Important to know about Jet Lag before your Flight Trip
Jet lag is caused by switching to
a different sleeping/waking schedule and different daylight hours. But it
happens when crossing two or more time zones in a single flight. The more time zones you cross,
the more likely you are to be sleepy and sluggish. If you are an older adult,
jet lag may hit you harder and recovery may take longer. Now these days people
have been flying across time zones is very common. But we should not forget
that our body is not designed to travel long distances at high speeds. This
result is called “circadian rhythm disorder.” And we call it jet lags.
We observe the people sitting
around me and how devastating a time zone change can be. For frequent fliers
and international travelers, jet lag is too familiar. Disturbed sleep, daytime
fatigue, difficulty concentrating and functioning, and even stomach problems is
very common.
Doing things correctly can be very useful for
jet lag:
Take a good night’s sleep before
your flight trip, and
sleep as much as possible during your plane trip. Ignore time zones, movies and
entertainment, and sleep whenever you can.

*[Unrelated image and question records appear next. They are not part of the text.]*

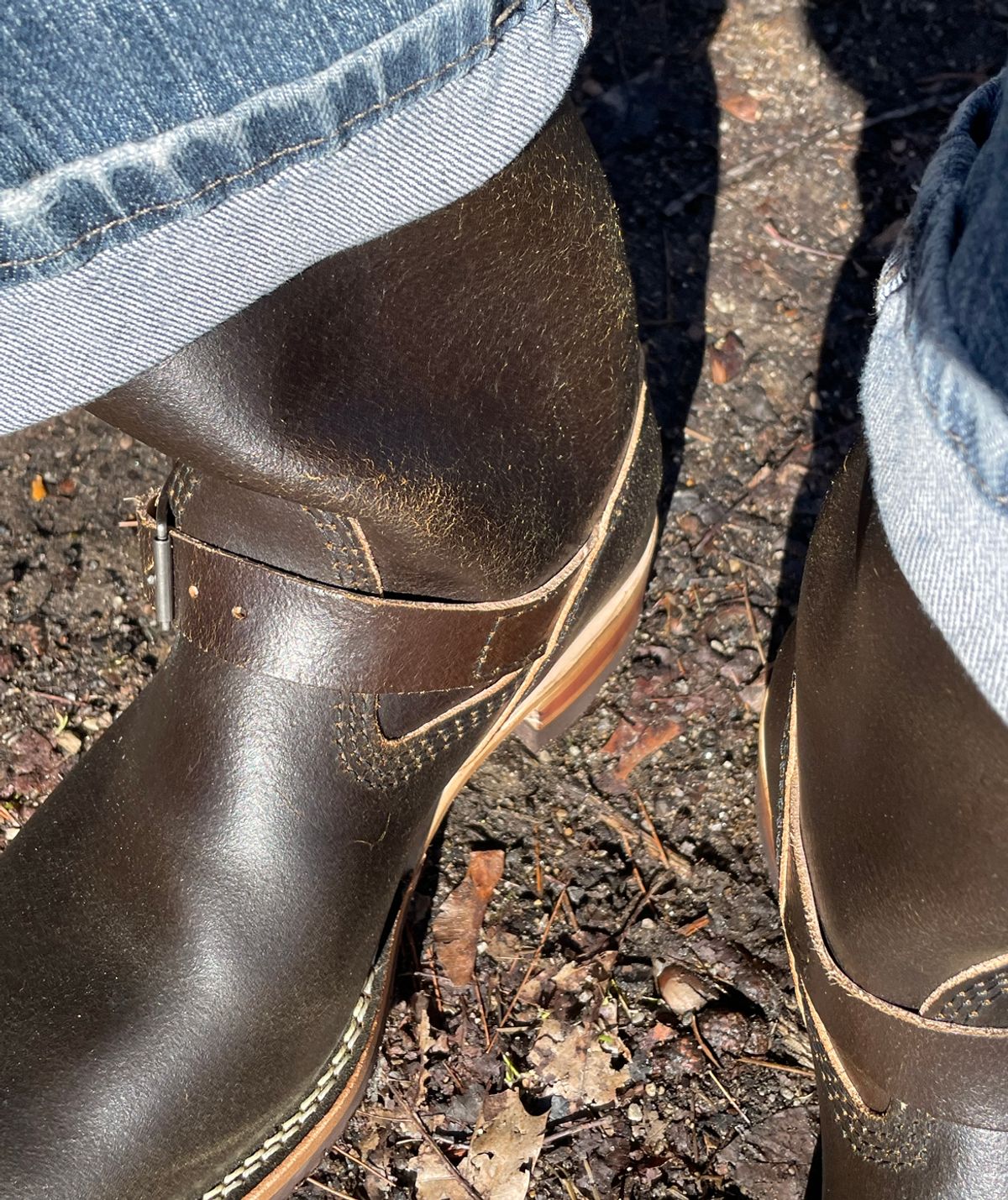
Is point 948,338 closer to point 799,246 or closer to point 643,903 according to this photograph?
point 643,903

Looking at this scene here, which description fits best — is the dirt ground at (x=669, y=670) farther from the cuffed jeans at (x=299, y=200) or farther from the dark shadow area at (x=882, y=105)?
the cuffed jeans at (x=299, y=200)

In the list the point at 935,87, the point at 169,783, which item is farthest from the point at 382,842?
the point at 935,87

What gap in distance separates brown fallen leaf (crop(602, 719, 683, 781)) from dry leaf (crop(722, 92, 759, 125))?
1308mm

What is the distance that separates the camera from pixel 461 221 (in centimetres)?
108

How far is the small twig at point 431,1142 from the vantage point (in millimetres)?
1624

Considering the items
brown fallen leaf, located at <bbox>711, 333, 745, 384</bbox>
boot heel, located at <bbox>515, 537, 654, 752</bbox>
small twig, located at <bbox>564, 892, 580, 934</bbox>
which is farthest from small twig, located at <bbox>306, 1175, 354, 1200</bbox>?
brown fallen leaf, located at <bbox>711, 333, 745, 384</bbox>

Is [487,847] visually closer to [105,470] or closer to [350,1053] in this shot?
[350,1053]

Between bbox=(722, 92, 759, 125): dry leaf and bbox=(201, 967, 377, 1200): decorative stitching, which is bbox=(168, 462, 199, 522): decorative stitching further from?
bbox=(722, 92, 759, 125): dry leaf

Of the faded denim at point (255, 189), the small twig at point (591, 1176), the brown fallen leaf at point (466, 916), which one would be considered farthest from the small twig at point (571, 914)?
the faded denim at point (255, 189)

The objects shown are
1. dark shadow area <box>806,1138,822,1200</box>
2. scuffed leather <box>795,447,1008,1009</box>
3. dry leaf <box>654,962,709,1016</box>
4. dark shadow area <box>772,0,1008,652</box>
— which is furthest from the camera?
dark shadow area <box>772,0,1008,652</box>

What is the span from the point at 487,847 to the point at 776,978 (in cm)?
50

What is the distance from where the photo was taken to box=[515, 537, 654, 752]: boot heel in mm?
1730

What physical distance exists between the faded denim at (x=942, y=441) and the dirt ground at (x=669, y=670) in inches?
42.3

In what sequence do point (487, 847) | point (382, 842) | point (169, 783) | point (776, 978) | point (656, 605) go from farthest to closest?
point (656, 605), point (487, 847), point (776, 978), point (382, 842), point (169, 783)
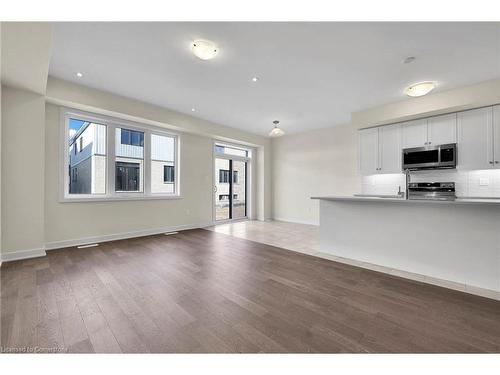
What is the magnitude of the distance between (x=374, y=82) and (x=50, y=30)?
14.1 feet

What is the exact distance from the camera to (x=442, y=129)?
397 centimetres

Change your watch when you get on
the flight.”This is psychological”, but it helps you to get into the mind-set
of what you will be doing in the place where you are going.
Eat Sensibly: Some frequent fliers swear by jet lag diets--such as
eating a heavy diet for a few days before travel. We do recommend not eating a
high carb or fatty diet close to bedtime because that can be disruptive to
sleep.
New scientific research suggests
that fasting can help to overcome Jet Lag by resetting the body’s circadian
rhythm. Not eating 24 or more hours prior to arriving at your destination
contributes to feeling less tired once arrived.